Death of a Naturalist
by Seamus Heaney

All year the flax-dam festered in the heart
Of the townland; green and heavy headed
Flax had rotted there, weighted down by huge sods.
Daily it sweltered in the punishing sun.
Bubbles gargled delicately, bluebottles
Wove a strong gauze of sound around the smell.
There were dragon-flies, spotted butterflies,
But best of all was the warm thick slobber
Of frogspawn that grew like clotted water
In the shade of the banks. Here, every spring
I would fill jampotfuls of the jellied
Specks to range on window-sills at home,
On shelves at school, and wait and watch until
The fattening dots burst into nimble-
Swimming tadpoles. Miss Walls would tell us how
The daddy frog was called a bullfrog
And how he croaked and how the mammy frog
Laid hundreds of little eggs and this was
Frogspawn.

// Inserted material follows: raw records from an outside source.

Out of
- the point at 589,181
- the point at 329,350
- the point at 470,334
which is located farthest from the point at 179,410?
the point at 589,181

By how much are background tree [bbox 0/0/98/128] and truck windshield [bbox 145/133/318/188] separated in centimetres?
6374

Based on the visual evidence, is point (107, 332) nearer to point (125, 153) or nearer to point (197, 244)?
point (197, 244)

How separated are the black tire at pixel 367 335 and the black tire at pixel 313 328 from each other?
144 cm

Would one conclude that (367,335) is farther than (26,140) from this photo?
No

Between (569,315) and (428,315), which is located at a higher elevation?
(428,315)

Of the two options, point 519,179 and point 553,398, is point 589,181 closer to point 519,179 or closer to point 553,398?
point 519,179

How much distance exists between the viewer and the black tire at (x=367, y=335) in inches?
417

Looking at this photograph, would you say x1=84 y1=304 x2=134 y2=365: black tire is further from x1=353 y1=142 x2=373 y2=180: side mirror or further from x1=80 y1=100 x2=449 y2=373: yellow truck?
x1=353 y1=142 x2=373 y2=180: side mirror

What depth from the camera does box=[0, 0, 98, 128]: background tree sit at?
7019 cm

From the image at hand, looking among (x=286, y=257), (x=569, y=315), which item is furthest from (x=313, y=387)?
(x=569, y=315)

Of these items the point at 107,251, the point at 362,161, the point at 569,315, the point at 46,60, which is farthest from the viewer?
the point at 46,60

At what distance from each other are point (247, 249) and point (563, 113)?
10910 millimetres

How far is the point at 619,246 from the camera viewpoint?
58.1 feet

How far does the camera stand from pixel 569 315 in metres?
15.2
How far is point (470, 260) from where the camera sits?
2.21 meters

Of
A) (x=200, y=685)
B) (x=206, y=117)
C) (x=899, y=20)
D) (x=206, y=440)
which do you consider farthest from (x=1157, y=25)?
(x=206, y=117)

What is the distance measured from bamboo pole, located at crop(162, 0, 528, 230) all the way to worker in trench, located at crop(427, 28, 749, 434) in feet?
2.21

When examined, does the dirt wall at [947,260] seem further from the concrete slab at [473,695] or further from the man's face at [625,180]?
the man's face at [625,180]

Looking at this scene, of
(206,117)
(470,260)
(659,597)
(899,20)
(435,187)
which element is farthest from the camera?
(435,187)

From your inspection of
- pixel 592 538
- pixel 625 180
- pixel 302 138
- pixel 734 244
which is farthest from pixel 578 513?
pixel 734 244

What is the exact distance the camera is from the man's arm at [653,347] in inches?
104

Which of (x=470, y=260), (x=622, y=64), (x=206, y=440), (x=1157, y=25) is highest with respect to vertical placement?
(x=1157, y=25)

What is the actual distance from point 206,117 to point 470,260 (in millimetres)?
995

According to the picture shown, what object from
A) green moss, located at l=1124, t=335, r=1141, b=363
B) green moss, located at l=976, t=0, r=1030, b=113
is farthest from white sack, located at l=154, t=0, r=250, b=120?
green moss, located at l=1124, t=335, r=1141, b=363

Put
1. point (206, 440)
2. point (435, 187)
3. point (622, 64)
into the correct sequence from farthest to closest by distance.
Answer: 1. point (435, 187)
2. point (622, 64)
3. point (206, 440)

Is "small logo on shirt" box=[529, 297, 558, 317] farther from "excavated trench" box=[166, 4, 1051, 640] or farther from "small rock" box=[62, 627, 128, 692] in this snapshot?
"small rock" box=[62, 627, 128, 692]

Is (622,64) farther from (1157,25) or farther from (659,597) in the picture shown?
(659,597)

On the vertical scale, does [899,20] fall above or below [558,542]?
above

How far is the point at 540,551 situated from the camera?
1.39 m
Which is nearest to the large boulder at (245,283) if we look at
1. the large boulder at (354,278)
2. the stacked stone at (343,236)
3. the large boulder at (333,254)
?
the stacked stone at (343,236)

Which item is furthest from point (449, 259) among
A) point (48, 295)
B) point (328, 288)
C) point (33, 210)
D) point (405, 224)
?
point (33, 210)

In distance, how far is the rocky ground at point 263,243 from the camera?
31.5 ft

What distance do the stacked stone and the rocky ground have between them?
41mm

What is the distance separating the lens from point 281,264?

You could tell the weather by frogs too
For they were yellow in the sun and brown
In rain.
Then one hot day when fields were rank
With cowdung in the grass the angry frogs
Invaded the flax-dam; I ducked through hedges
To a coarse croaking that I had not heard
Before. The air was thick with a bass chorus.
Right down the dam gross-bellied frogs were cocked
On sods; their loose necks pulsed like sails. Some hopped:
The slap and plop were obscene threats. Some sat
Poised like mud grenades, their blunt heads farting.
I sickened, turned, and ran. The great slime kings
Were gathered there for vengeance and I knew
That if I dipped my hand the spawn would clutch it.